§ **Page text**:
# bait rig for big drum



## topnative2 (Feb 22, 2009)

The above rig is being used in NC for fishing w/ bait for big drum.
According to the studies, this rig has significantly decrease mortality numbers after release.The studies have indicated that in a badly hook fish one should just cut the line and release.It appears that the drum can pretty much expel the hooks overtime.


----------



## Smackdaddy53 (Dec 31, 2012)

It’s a circle hook, people have been using them for decades now because they usually hook the fish right in the corner of the mouth as they were designed to do. I use them on **** pops and live bait for tarpon and other species (more when I bait fished a lot years ago).


----------



## Water Bound (Dec 12, 2018)

It’s called a Lupton rig. Yes it’s a circle, but the effectiveness also has to do with the fixed weight and short leader. I believe during certain times of the year NC requires some variation of this rigging 




Smackdaddy53 said:


> It’s a circle hook, people have been using them for decades now because they usually hook the fish right in the corner of the mouth as they were designed to do. I use them on **** pops and live bait for tarpon and other species (more when I bait fished a lot years ago).


----------



## firecat1981 (Nov 27, 2007)

I'm not sure any of them would bite that around here. I usually run a 2-3' leader at a minimum.


----------



## tjtfishon (Feb 9, 2016)

I use a knocker rig all the time on the flats for Red Drum. No beads or swivels, just an FG or Double Uni knot with a 2' leader and a 1-2 oz lead and a snelled sport circle hook. I know it is typically a bottom/reef fishing rig, but a large cut pinfish or ladyfish chunk is very effective on a knocker rig. I've caught a few snook the same way while targeting reds. I usually wait until I see one or two cruising the flat before I stake out and deploy a deadstick while I cast a topwater or swimbait at the other end of the boat.


----------



## lemaymiami (Feb 9, 2007)

§ **Rows**:

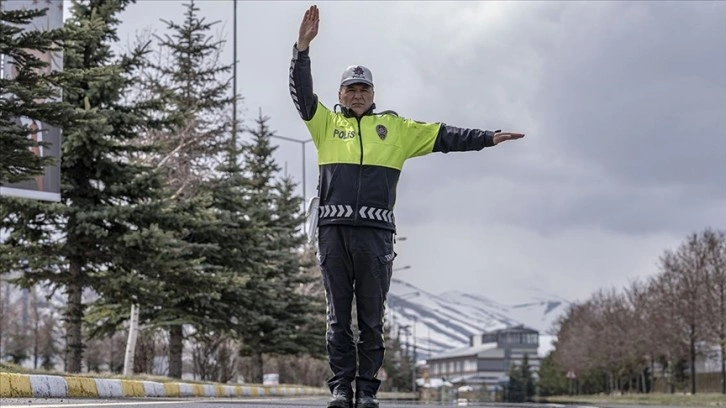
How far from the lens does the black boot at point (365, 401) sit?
6.59 metres

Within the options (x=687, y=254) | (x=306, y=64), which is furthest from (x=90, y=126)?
(x=687, y=254)

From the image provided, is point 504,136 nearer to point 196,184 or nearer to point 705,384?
point 196,184

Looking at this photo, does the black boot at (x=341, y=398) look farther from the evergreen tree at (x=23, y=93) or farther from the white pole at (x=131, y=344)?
the white pole at (x=131, y=344)

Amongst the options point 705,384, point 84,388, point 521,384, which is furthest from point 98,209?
point 521,384

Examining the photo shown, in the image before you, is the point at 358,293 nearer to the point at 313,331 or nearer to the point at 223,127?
the point at 223,127

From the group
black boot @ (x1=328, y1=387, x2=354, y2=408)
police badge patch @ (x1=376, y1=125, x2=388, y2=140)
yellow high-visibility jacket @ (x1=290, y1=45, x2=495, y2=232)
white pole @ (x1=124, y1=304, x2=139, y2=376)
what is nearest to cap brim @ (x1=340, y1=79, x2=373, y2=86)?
yellow high-visibility jacket @ (x1=290, y1=45, x2=495, y2=232)

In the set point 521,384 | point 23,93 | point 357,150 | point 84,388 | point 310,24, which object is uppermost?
point 23,93

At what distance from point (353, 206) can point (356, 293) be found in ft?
2.00

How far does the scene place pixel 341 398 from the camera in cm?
655

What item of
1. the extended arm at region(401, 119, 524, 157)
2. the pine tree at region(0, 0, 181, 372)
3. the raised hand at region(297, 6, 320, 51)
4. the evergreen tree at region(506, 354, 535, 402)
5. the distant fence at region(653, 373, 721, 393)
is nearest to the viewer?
the raised hand at region(297, 6, 320, 51)

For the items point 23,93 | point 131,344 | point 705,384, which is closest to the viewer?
point 23,93

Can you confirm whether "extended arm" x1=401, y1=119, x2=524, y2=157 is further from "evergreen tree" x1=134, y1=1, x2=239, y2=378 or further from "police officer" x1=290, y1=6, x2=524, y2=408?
"evergreen tree" x1=134, y1=1, x2=239, y2=378

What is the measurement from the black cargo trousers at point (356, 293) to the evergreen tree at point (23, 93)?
433 inches

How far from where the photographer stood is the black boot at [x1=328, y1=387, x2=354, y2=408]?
6.50 metres
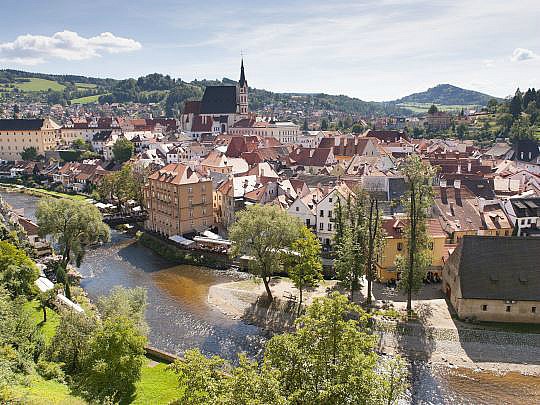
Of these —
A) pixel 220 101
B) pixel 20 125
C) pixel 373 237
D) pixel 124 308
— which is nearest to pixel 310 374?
pixel 124 308

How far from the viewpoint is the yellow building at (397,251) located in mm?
44906

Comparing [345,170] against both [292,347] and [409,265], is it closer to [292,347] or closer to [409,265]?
[409,265]

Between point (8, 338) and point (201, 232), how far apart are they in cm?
3714

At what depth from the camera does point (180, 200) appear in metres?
60.9

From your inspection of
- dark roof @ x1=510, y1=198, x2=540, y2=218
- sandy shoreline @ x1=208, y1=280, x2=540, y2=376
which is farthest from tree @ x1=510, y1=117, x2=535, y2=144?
sandy shoreline @ x1=208, y1=280, x2=540, y2=376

§ **Given request**: Summarize the forum thread about the bait rig for big drum in two sentences.

§ **Exercise output**: The thread starts with a rig used in NC for bait fishing big drum, which studies say has significantly decreased mortality after release. Replies call it a Lupton rig, attribute its effectiveness to the circle hook, fixed weight and short leader, and describe other setups, including a leader of at least 2-3' and a knocker rig with a 2' leader and a snelled circle hook for red drum on the flats.